After playing on Sunday and not performing well, giving up five goals including an embarrassing ricochet from an off-target shot that helped fuel San Jose’s comeback attempt, DeSmith got another shot last night.
The Pens dominated the game, only allowing four first period shots, but then took a penalty late in the first. DeSmith was not there to pick them up, allowing Brayden Schenn to blow a shot past him just 20 seconds into the second period. A defensive breakdown from the Pens’ top pair contributed to a second goal against. Then Bryan Rust scored to get Pittsburgh some hope and momentum, only to watch DeSmith give it back by allowing a long-range shot just 19 seconds later.
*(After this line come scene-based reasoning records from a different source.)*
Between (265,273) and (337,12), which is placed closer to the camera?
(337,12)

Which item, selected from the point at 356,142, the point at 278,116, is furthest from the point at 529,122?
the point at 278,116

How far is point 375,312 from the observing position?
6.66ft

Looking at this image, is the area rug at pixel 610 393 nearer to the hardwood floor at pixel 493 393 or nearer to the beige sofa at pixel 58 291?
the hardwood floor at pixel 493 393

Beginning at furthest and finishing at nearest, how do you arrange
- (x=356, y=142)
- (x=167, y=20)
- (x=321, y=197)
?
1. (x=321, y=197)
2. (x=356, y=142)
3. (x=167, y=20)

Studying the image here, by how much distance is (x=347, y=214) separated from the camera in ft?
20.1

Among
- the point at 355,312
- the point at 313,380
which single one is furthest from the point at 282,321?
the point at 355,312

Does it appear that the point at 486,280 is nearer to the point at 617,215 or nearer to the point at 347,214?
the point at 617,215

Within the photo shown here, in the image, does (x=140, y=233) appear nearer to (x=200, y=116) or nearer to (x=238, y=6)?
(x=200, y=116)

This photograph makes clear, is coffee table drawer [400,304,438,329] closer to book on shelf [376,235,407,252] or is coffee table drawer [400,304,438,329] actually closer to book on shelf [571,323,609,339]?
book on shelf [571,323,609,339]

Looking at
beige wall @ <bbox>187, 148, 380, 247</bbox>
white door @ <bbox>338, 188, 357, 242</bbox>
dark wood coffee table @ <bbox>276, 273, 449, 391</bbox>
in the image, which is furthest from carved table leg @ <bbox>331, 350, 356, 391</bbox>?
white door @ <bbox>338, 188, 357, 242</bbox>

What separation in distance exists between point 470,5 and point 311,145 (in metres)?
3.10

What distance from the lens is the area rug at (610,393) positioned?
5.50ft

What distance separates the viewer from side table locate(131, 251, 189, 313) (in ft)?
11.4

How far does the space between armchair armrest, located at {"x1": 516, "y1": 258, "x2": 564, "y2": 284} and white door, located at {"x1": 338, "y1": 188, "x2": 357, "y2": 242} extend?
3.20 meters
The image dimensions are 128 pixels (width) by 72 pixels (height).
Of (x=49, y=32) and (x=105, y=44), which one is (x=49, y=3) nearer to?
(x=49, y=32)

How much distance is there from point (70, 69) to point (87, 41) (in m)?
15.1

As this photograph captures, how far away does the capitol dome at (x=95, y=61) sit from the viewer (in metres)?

It had only been 26 minutes into the game, but DeSmith surrendered three goals in a situation where it would be hard to imagine giving up any more. Sullivan had seen enough, taking the fairly rare choice to change netminders after only allowing three goals.
“I didn’t think Case was tracking it as well as he has been, so I just felt it was the right thing to do at the time for the team,” Sullivan said after the game. “That’s why we decided to make the change. It doesn’t diminish how we feel about Casey.”
For Sullivan, a coach who admittedly doesn’t like to chastise or be negative openly about players, that is about as harsh a public commentary as he will offer. Sullivan pulled out a quick hook, and it worked — Tristan Jarry did what he has done all season (perform awesomely) and the Pens roared back to win a game that they surely wouldn’t have won given the trajectory DeSmith had them on.
It does not benefit Sullivan to say something probably closer to the truth about DeSmith openly, since he might need to play DeSmith next game if Jarry rolls an ankle or has a stomach bug. It does Sully no good not to try and pump DeSmith up or keep things positive.
But general manager Ron Hextall doesn’t need to feel that way. Hextall has been on the job for almost a year, and has just a word like “observer” for his main role. He has quietly sat above all practices and games, taking in all the data. Clearly 95%+ of what he sees, he likes, as he hasn’t needed to make many changes. After all, the Pens have won a vast majority of the games since Hextall has been hired.
Changes though, will be in the air, if only because it’s professional hockey and nothing really lasts all that long. Hextall may have even started, in classic fashion, without many people noticing. He trimmed Sam Lafferty off the roster yesterday in a trade. Lafferty has been with the organization in some form or facet for almost a decade, yet had plateaued recently and wasn’t looking like he had much to offer going forward. And now he is gone.
With that in mind, Hextall has to really be concerned about what his backup goaltending situation is looking like now. DeSmith has struggled and recent chances to see if he could turn it around have failed. This is now an area that will require Hextall to address, lest he temp going into the playoffs without a viable option that the coach can be comfortable relying on. After last night and pulling DeSmith on just a third goal against, clearly that is not the case for the Pens right now where they can rely or should have any sort of confidence in the way their backup is playing.
There will be complications since Pittsburgh is tight to the salary cap. They don’t have a ton of assets to give up, and Hextall has been stingy about using his trade chips. But there is no more important position in hockey than the goaltender, and a rare weakness on these days with this roster has clearly emerged. At this point it now is on the general manager to upgrade and give the team the best chance moving forward.
Zero fans or insiders or media members had Jeff Carter to Pittsburgh on their radar last year, and yet it was a perfect fit by Hextall to add a veteran center who could help the team. If Hextall follows that mold, it might be best to predict the unpredictable for what direction he may choose to add, but at this point the observant former goalie can’t ignore the developing problem on his hands with this roster.